片刻,再抬眼时,已恢复了一贯的平静无波,嘴角甚至扯出一丝几不可察的弧度,半是揶揄半是平淡:
“殿下言之成理。监国抚民,确非易事。‘穷则变’,殿下深谙其道。”
他不再追问。
同时。
李丽质如同快乐的小鸟般飞到了李世民身前。
“父皇父皇!”她献宝似地说,“您猜我看到什么啦?”
“哦?看到什么稀罕景致了?”李世民饶有兴致地看着小女儿。
“我看到三哥啦!”李丽质绘声绘色地描述,“大兄和三哥走在一块儿说话呢!三哥好像还弯腰捡了片叶子给大兄看。后来,我瞧见大兄笑着拍了拍三哥的肩膀,三哥平时好难见到笑,今儿我瞧着,他嘴角好像往上弯了一点点!”

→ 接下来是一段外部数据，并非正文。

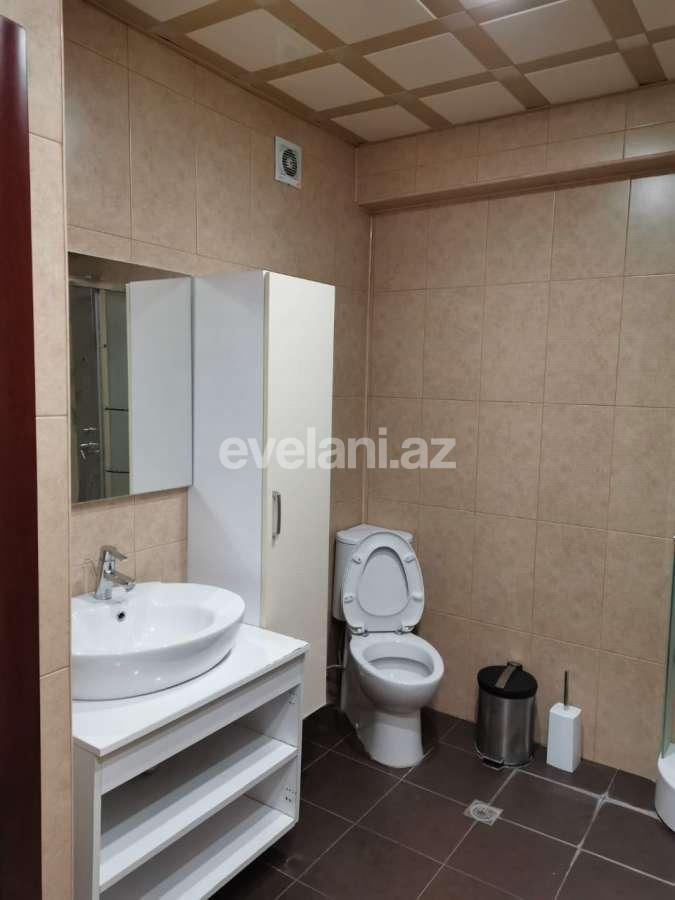 Satılır, yeni tikili, 3 otaqlı, 135 m², Bakı, Nərimanov r, Nəriman Nərimanov m.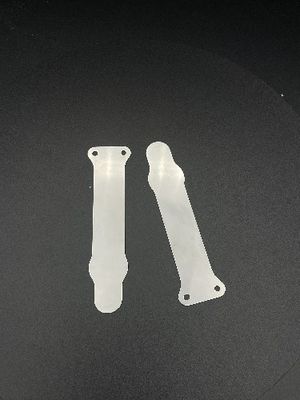 OEM tùy chỉnh phần cứng thép không gỉ nhỏ dập Tấm van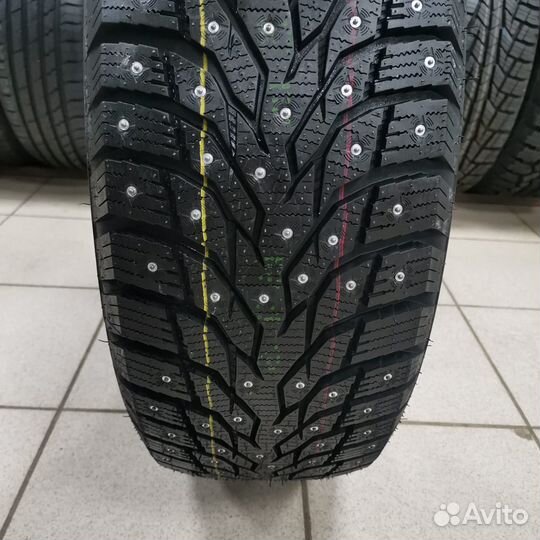 Rotalla Setula W Race S500 225/55 R19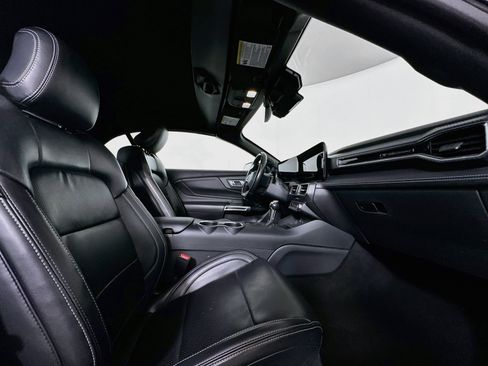 Used 2024 Ford Mustang Premium RWD image 27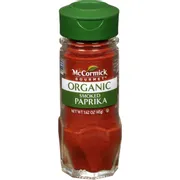 McCormick Gourmet™ Organic Smoked Paprika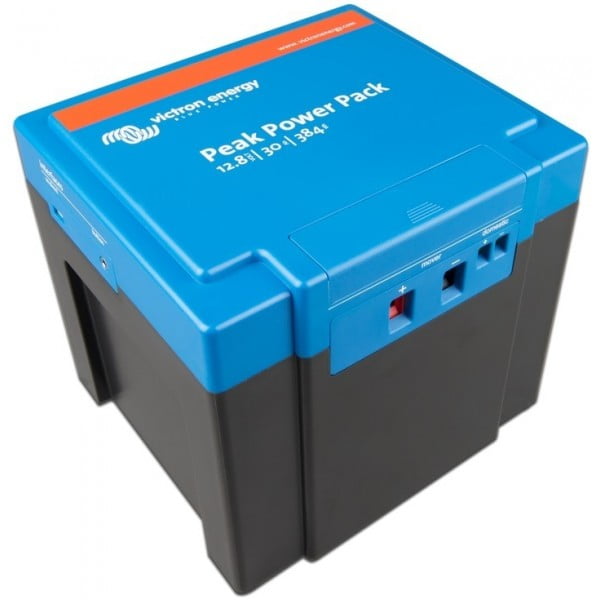 Victron Peak Power Pack 12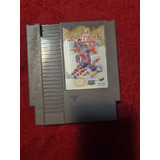 Blades Of Steel Nintendo Nes Cartucho Original 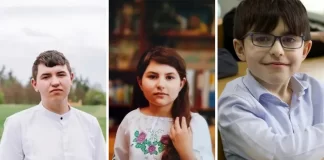 Tamara i braća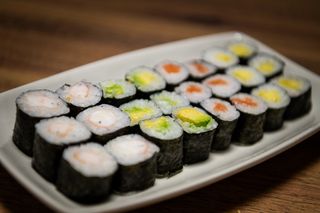 Maki De Atún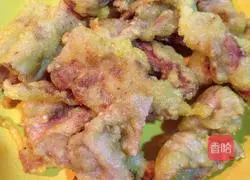 Illustration of Homemade Pot Pork Recipes 11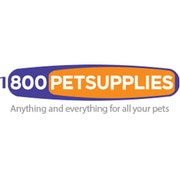 Shop 1800PetSupplies.com Now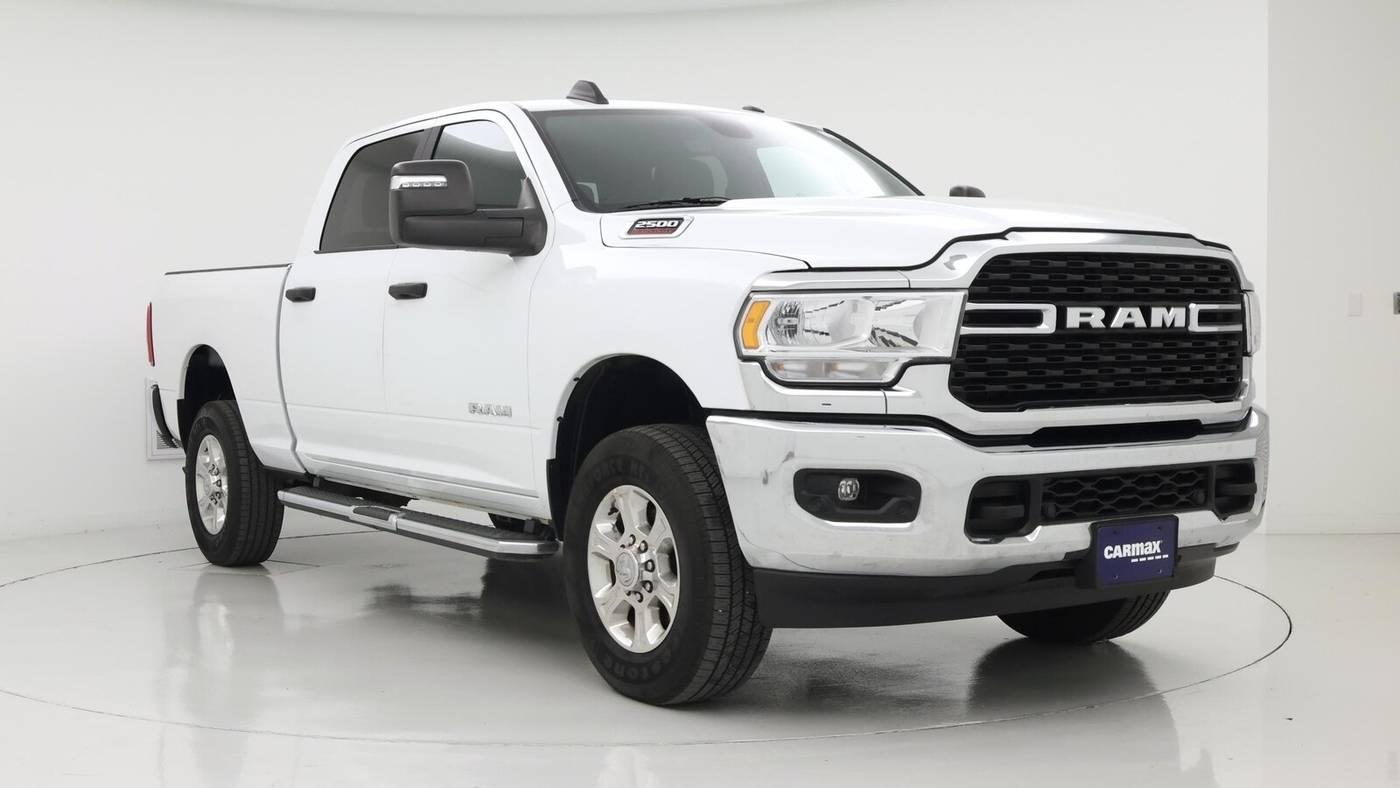 2024 Ram 2500 Big Horn in Birmingham AL For Sale - Image 1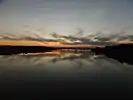 米代川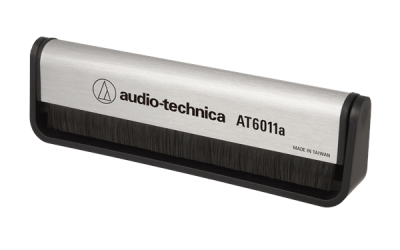 Audio-Technica AT6011a – Pladespiller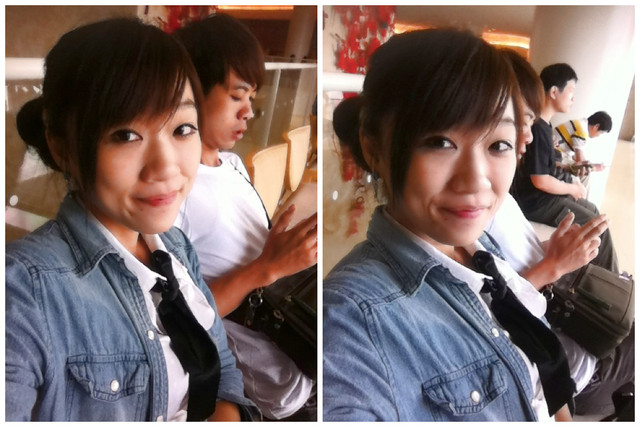 國外遊記看圖說話♥(蜜月)夏 OSAKA大阪♥DAY4♥0913發文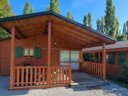 Cliquez pour découvrir toutes les photos de l'HÉBERGEMENT ! chalet - camping La Marjorie photo 4
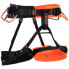 MAMMUT 4 Slide Harness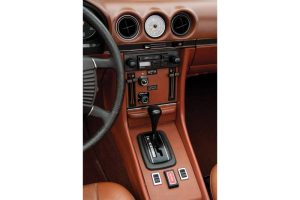 mercedes 450 sl r107 north america 3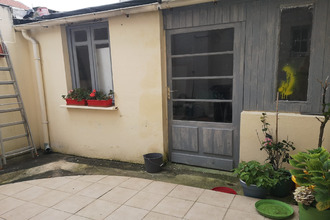 achat maison soulac-sur-mer 33780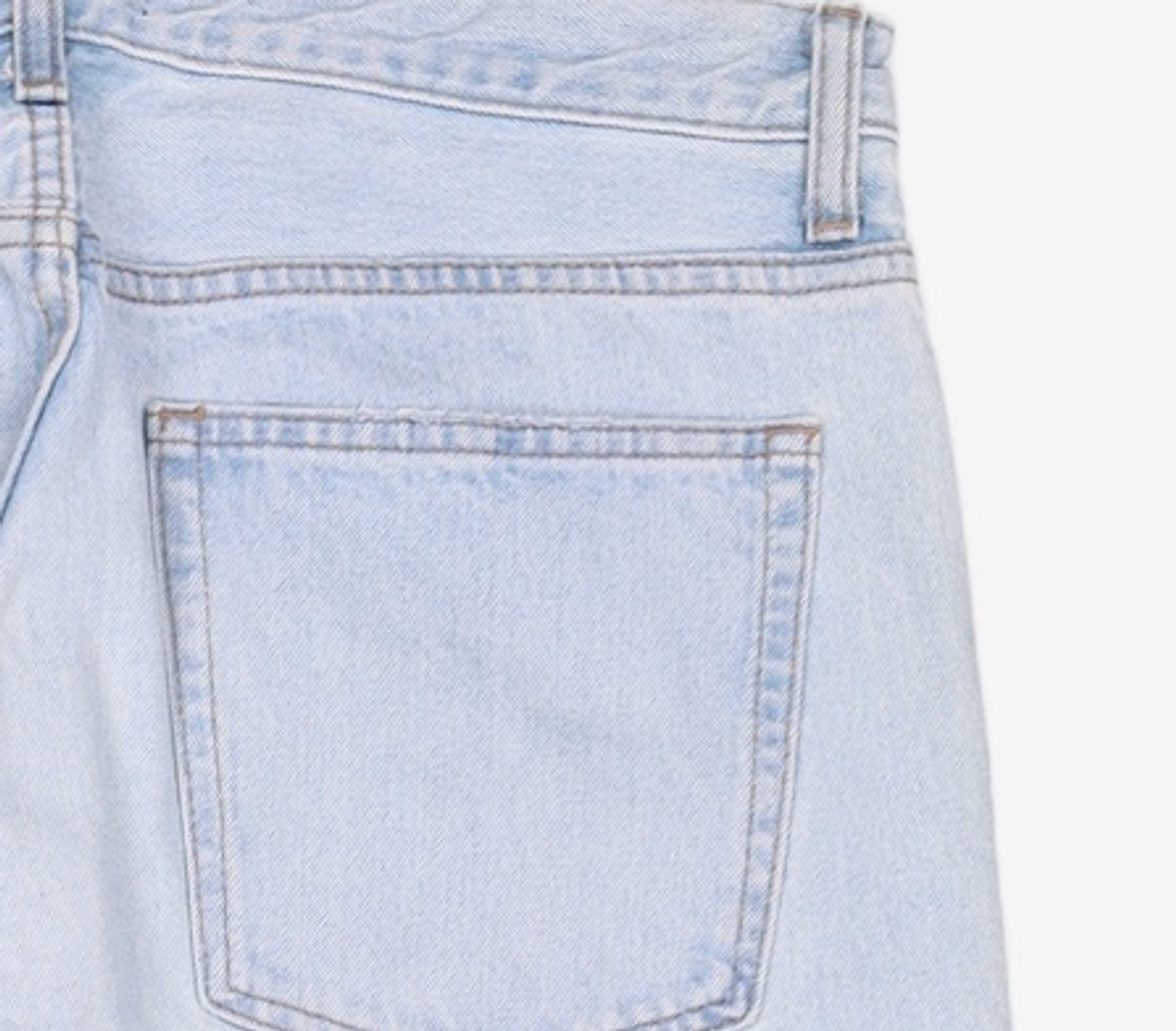 유니클로(UNIQLO) 청/데님 팬츠 86.5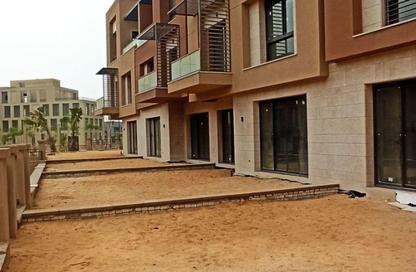 Villa - 3 Bedrooms - 3 Bathrooms for sale in District 5 - 5th Settlement Compounds - The 5th Settlement - New Cairo City - Cairo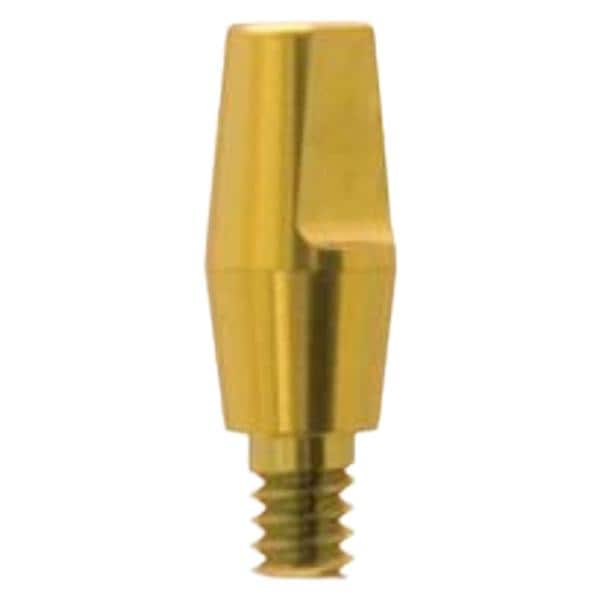 Pilier solide TL jaune 4.0mm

李世民脸上的神情,由最初面对女儿的温柔笑意,渐渐化为一片难以言喻的宽慰、动容甚至有那么一丝不易察觉的释然。
金叶纷飞,兄弟并肩。
这一幕,完美契合了他内心深处最隐秘、最强烈的愿望,甚至是一种执念。
他亲身经历的手足相残,是心里永远无法磨平的疤。
无论他后来如何证明自己天命所归,如何创下贞观盛世…
他太需要证明了!证明自己这一脉的皇子,能够兄友弟恭,能够其乐融融。
证明他李世民的儿子们,不会重蹈玄武门的覆辙。
丽质无意间的描述,比任何刻意的表演都真实千百倍!
如同一剂良药,精准地抚慰了他心底那根最紧绷的弦。
“好…好…”李世民喃喃道,声音带着一丝不易察觉的微哑。
他嘴角的笑意逐渐加深,龙颜大悦,“丽质你说得好,兄友弟恭,方是家国之幸!来人!”他转头对内侍吩咐,“赐长乐公主,库里的那对南海明珠手串。对,就是那对!”